_Aim of the exercise_
Reproduce only the lines from the line containing "What is the measurement" to the end of the entries below, including both of those lines.
## START
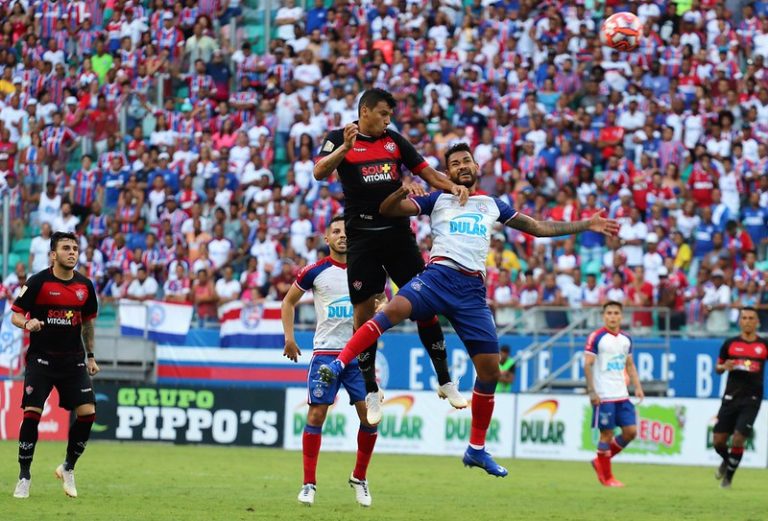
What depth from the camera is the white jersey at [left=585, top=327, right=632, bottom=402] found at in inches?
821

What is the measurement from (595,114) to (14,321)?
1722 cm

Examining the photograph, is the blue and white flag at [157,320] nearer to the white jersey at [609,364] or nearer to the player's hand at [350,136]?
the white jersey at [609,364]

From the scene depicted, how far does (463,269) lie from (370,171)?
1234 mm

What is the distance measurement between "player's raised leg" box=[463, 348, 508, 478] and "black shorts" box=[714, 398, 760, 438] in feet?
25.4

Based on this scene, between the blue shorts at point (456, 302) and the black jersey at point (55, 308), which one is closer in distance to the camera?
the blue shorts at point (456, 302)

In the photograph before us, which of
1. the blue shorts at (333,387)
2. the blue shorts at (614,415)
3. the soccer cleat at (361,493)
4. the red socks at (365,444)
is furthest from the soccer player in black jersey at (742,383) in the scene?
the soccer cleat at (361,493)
## END
_Task solution_
What is the measurement from (595,114) to (14,321)?
1722 cm

Examining the photograph, is the blue and white flag at [157,320] nearer to the white jersey at [609,364] or nearer to the player's hand at [350,136]?
the white jersey at [609,364]

From the scene depicted, how far does (463,269) lie from (370,171)?
1234 mm

What is the distance measurement between "player's raised leg" box=[463, 348, 508, 478] and "black shorts" box=[714, 398, 760, 438] in feet?
25.4

Based on this scene, between the blue shorts at point (456, 302) and the black jersey at point (55, 308), which one is closer in distance to the camera?
the blue shorts at point (456, 302)

In the photograph before us, which of
1. the blue shorts at (333,387)
2. the blue shorts at (614,415)
3. the soccer cleat at (361,493)
4. the red socks at (365,444)
is furthest from the soccer player in black jersey at (742,383) in the scene?
the soccer cleat at (361,493)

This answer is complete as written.